Stated goal
According to the blog post on securing microservices, why does splitting part of a monolith into a microservice cause trouble for handling users? Answer in one to three sentences.

*** Document text ***

December 22nd, 2015 by Jonas van Vliet

Microservices have become very popular in recent years. Crosscutting concerns still apply to microservices and in this blog post we will briefly look at the security aspect. We will create a very simple proof of concept that secures a webpage and a REST microservice behind it.

But first, lets look at the problem. In a Java-monolith running on an application server, REST endpoints/resources are protected by filters that require authentication and authorisation. These filters often use a user database representation that is part of the application server. The application server might performs lookups in AD or in its own store where it stores the users. Often these filters are bundled with the application server and work for that specific server, but not on application servers made by other vendors.

When splitting a part of a monolith into a microservice, the user database representation has to be split as well. If the application server hosts the users, this requires syncing users/logins between the monolith and the microservice. If the microservice runs on a different kind of server than the monolith, this becomes hard to manage.

When the number of microservices increases, storing/syncing the state of users and logins across multiple servers becomes harder, so a different approach is necessary. This is where Keycloak enters the stage.

Keycloak is an off-the-shelf solution for authentication, authorization and managing users. Keycloak is responsible for storing the users (or integrating with AD) and providing access tokens to clients on behalf of users that have successfully logged in.

*** Stored rows ***

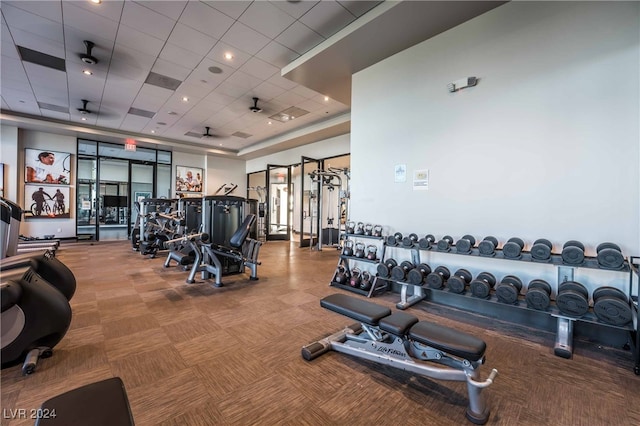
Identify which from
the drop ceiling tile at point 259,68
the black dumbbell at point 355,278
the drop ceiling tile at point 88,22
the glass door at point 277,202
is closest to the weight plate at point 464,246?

***

Exercise answer
The user database representation has to be split along with the monolith. If the application server hosts the users, the users and logins must be synced between the monolith and the microservice. That becomes hard to manage when the microservice runs on a different kind of server than the monolith.